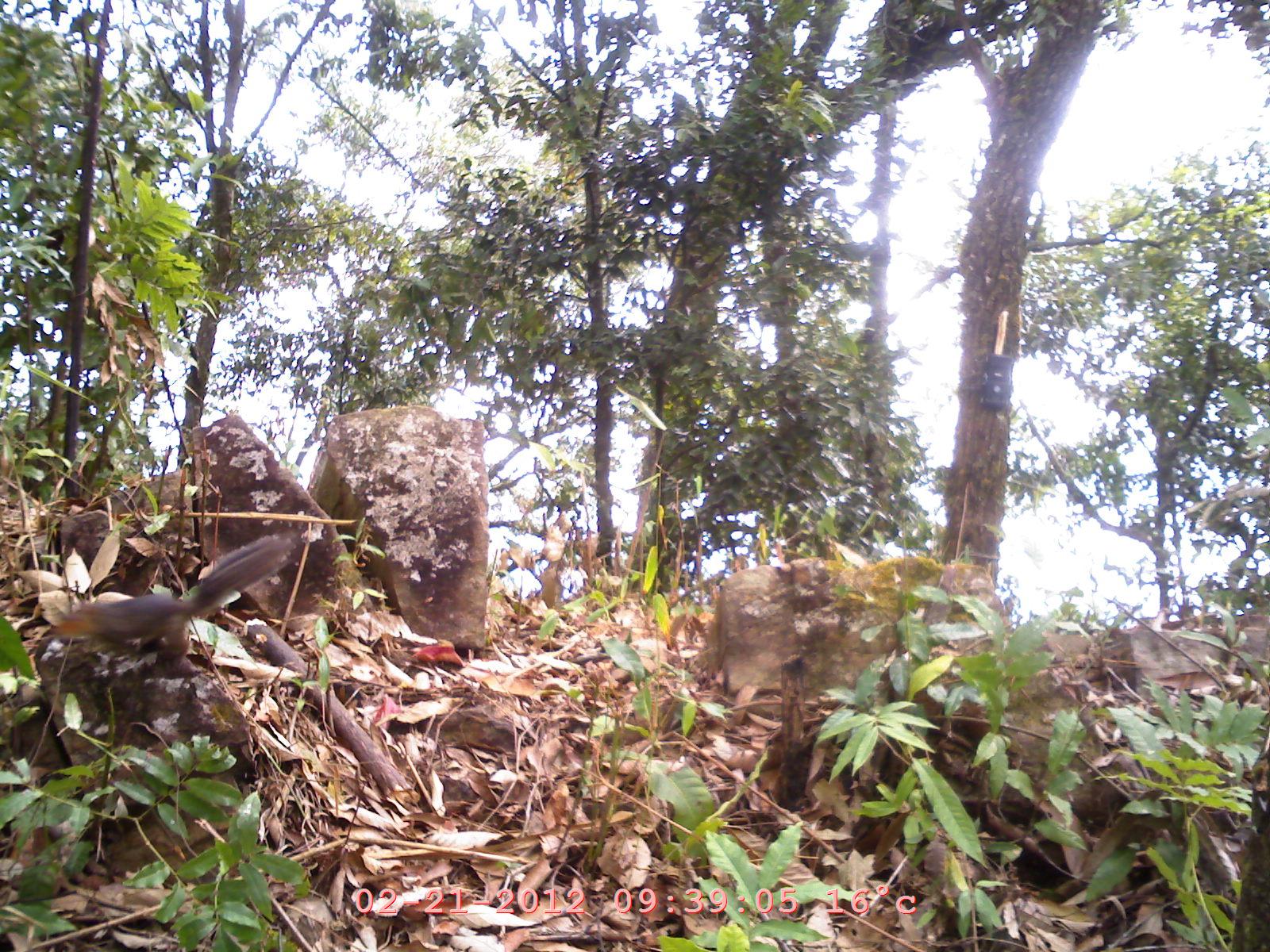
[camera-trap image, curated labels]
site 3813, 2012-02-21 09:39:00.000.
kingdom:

--------

WHAT THE TASK REQUIRES: Keeping every word as it is, write out all the data and omit the pictures.

ANSWER TO THIS TASK:
[camera-trap image, curated labels]
site 3813, 2012-02-21 09:39:00.000.
kingdom:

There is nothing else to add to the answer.